# poulan chain saw model 2775 wont start/run



## drdef (Jun 18, 2009)

I don't know how to move this from 4-cycle to 2-cycle so I tried to copy it

HI
I am new to this forum and actually new to this type of computer assistance but you were recommended by a friend.

To wit. I have a Poulan chain saw, model 2775 which will not start and of course will no longer run. I was using the tool last weekend to remove some rather unsightly overgrown evergreen bushes - stems were about 2 inches in diameter. I managed to get rid of 1 and 1/3 of these. I first removed bush number 1, turned the saw off with the switch and let it rest. About half an hour later I started on bush 2, the saw started and ran fine. Nearly 1/3rd thru I had to move around behind so I turned the saw off, cleared out the newly cut branches and put them in the pile. I picked up the saw, turned the switch on, and choked it half way as I had done about 20 times before.
WOE! This time the bloody toy (technical operating yunit - the 'Y' is silent) would not start. 

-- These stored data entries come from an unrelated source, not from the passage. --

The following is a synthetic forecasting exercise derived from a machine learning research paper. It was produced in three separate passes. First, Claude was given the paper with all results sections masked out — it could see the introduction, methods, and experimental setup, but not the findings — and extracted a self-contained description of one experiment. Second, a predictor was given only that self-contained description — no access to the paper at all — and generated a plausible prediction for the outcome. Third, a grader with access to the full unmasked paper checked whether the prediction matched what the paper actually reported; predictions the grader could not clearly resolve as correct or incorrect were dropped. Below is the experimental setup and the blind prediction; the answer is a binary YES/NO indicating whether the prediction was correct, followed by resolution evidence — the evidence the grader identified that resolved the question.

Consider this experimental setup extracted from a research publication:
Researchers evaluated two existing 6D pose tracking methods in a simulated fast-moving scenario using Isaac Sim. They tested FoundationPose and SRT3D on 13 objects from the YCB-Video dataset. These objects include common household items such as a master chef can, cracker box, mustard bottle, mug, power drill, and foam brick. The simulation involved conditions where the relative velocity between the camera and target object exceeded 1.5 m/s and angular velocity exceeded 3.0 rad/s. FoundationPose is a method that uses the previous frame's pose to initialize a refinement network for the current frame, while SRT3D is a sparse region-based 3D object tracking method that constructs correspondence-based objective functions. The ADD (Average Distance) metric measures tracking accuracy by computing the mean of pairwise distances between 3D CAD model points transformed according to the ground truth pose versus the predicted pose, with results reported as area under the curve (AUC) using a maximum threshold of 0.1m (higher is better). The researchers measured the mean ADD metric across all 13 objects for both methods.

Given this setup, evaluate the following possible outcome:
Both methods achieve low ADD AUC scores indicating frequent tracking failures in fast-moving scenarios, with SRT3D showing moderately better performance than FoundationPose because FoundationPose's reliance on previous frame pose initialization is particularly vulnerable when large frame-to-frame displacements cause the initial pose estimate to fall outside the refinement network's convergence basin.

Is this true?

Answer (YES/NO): NO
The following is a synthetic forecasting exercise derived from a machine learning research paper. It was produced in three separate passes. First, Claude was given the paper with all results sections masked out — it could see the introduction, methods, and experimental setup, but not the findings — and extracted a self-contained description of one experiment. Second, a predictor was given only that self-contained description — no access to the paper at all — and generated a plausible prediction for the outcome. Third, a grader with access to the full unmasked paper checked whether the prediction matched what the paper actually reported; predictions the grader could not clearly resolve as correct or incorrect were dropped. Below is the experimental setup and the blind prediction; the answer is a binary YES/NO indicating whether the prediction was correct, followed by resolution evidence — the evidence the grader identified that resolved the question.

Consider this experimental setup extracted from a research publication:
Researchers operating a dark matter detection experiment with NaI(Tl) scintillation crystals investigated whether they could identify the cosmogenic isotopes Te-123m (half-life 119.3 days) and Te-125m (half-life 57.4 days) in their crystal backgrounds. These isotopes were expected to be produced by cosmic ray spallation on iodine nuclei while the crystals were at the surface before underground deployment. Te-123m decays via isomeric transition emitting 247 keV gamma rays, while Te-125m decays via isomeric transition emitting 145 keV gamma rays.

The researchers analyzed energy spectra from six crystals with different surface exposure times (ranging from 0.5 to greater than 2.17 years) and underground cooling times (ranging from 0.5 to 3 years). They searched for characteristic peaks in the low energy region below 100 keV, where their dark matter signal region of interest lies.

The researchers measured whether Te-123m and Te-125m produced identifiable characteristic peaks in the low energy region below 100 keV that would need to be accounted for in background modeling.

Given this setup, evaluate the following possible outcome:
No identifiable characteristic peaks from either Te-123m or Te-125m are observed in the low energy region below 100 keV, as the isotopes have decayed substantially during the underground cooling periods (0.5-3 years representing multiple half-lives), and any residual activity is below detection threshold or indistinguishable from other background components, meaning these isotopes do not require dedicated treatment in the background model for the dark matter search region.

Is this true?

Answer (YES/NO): NO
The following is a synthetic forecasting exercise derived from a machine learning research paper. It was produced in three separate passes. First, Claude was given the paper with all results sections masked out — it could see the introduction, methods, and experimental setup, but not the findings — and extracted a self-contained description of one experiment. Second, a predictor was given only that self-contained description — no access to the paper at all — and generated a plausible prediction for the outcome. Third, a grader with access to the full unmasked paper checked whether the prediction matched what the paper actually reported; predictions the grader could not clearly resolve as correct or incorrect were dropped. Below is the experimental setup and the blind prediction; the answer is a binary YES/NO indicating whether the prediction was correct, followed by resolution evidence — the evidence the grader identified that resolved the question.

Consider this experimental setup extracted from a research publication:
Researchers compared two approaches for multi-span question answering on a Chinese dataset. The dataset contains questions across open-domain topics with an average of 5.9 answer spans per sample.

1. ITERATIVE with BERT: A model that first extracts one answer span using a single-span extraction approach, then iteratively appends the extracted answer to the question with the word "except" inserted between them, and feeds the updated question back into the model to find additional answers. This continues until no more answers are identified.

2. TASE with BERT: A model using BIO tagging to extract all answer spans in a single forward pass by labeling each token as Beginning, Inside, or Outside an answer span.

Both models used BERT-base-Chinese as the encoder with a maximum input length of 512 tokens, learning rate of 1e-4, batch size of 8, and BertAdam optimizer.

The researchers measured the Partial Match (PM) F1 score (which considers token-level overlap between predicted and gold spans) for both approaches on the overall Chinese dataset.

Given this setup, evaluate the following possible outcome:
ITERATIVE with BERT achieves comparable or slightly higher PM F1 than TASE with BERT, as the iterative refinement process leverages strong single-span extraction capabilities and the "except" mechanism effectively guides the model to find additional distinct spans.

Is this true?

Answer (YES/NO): NO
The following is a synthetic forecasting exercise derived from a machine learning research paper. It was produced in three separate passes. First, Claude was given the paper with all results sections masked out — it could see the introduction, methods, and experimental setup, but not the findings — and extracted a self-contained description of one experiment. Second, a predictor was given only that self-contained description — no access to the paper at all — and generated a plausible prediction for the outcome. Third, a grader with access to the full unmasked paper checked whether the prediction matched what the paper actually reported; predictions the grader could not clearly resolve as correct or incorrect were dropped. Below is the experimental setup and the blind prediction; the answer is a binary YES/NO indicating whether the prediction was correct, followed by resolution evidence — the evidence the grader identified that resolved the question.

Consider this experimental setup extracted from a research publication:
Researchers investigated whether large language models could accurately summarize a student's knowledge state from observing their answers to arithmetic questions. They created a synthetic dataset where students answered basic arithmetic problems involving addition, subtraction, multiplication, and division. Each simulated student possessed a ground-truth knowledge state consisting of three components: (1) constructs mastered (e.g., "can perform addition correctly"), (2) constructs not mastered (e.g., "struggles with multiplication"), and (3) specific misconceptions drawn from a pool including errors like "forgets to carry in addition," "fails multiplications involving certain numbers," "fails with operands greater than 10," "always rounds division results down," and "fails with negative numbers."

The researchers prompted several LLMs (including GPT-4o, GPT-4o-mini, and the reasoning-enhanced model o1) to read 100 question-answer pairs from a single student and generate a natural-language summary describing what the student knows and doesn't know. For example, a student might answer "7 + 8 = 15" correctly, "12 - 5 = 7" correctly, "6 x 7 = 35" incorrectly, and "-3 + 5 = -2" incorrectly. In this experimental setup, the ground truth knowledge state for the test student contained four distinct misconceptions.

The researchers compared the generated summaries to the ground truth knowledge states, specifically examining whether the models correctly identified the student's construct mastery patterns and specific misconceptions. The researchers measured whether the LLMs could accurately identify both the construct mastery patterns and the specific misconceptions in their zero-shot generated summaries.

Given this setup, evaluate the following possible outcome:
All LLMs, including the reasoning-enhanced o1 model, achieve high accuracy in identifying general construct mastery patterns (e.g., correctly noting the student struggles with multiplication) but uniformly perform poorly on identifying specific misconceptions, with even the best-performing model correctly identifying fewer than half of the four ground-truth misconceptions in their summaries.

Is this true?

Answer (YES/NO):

I checked the gas - 1/2 tank
I removed the plug, it was a little wet so I cleaned it off, pulled the rope a few times hoping to clear anything in the chamber and put the plug back in.
NO LUCK. 
I checked the air filter and it was clean.
Still no luck, it still wouldn't start.

The next day, I poured out the old gas and filled the tank 3/4 with new fuel mixed with appropriate ratio of oil, changed the spark plug (and checked the gap). I also made sure to top off the chain lube chamber.

I pulled the cord over and over and tried and tried but to no avail.

I did check that the switch was in the on position.

Thanks in advance for assisting an elder one!


----------



## 30yearTech (Sep 14, 2006)

You may want to take the spark plug back out and then plug it into the spark plug wire. Then ground the side of the plug against the metal portion of the cylinder, make sure the no/off switch is in the on position and pull the starter rope quickly and check to see if there is spark at the spark plug.

Let us know what you find.


----------



## drdef (Jun 18, 2009)

*poulan chain saw (2-cycle)*

30yeartech
Thanks for the response. I will give your suggestion a whirl as soon as the rain lets up a little. The saw is on a bench, in the shed about 100 feet away right now.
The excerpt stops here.